Ted Scruggs

No. 50
- Position: End

Personal information
- Born: April 18, 1923 Houston, Texas, U.S.
- Died: November 30, 2000 (aged 77) Houston, Texas, U.S.
- Listed height: 6 ft 1 in (1.85 m)
- Listed weight: 195 lb (88 kg)

Career information
- High school: Stephen F. Austin (Houston)
- College: Rice (1940-1942, 1946)
- NFL draft: 1946: 6th round, 44th overall pick

Career history
- Brooklyn Dodgers (1947–1948);

Career AAFC statistics
- Receptions: 3
- Receiving yards: 17
- Stats at Pro Football Reference

= Ted Scruggs =

American football player (1923–2000)

Edwin Theodore Scruggs II (April 18, 1923 - November 30, 2000) was an American football player who played at the end position on both offense and defense. He played college football for Rice in 1941, 1942, and 1946 and professional football for the Brooklyn Dodgers in 1947 and 1948.

==Early life==
Scruggs was born in 1923 in Houston. He attended Stephen F. Austin High School.

==College football and military service==
Scruggs played college football for Rice in 1941, 1942, and 1946. He left school in 1943 to work for the Houston Shipbuilding Company.

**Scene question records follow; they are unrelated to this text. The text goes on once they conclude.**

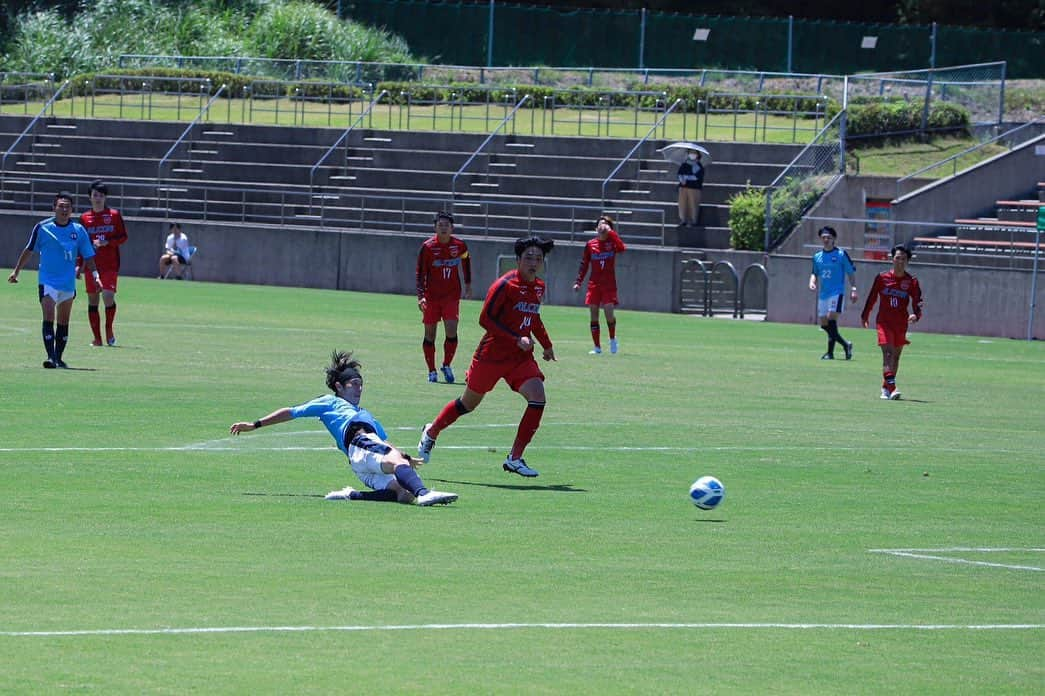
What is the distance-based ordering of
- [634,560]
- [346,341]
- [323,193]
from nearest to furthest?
1. [634,560]
2. [346,341]
3. [323,193]

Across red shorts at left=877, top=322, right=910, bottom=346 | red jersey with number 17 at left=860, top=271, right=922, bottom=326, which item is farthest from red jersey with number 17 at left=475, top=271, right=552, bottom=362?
red jersey with number 17 at left=860, top=271, right=922, bottom=326

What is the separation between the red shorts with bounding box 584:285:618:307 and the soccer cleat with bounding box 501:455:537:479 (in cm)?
1468

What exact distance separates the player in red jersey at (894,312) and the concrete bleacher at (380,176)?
20.4m

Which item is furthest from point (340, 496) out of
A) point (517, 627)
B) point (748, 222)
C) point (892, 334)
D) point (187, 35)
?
point (187, 35)

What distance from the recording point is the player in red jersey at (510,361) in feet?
50.2

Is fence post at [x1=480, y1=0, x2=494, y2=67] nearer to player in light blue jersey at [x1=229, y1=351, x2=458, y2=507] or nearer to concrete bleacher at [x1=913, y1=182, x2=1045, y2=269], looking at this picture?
concrete bleacher at [x1=913, y1=182, x2=1045, y2=269]

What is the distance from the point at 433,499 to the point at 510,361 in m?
2.42

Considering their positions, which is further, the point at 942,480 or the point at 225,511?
the point at 942,480

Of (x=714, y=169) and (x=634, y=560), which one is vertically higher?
(x=714, y=169)

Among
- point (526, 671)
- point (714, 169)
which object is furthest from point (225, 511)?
point (714, 169)

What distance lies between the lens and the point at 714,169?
47125 millimetres

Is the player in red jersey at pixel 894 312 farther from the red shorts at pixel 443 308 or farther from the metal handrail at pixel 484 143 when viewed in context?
the metal handrail at pixel 484 143

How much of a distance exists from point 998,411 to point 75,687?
16961 mm

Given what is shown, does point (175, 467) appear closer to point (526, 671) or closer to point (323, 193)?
point (526, 671)
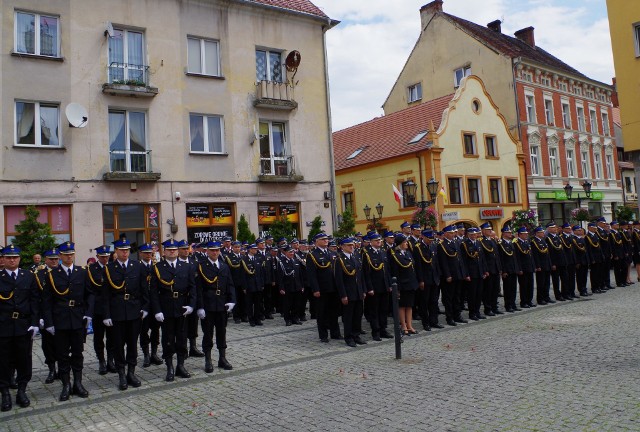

He subsequently served in the United States Navy during World War II. After the war, he returned to Rice and helped lead the 1946 Rice Owls football team to a Southwest Conference championship and a victory over Tennessee in the 1947 Orange Bowl.

==Professional football==
He was selected by the Chicago Bears in the sixth round (44th overall pick) of the 1946 NFL draft but did not play for the Bears. He played professional football in the All-America Football Conference (AAFC) for the Brooklyn Dodgers during their 1947 and 1948 seasons. He appeared in 26 games for the Dodgers.

==Later life==
Scruggs died in 2000, at age 77, in Houston.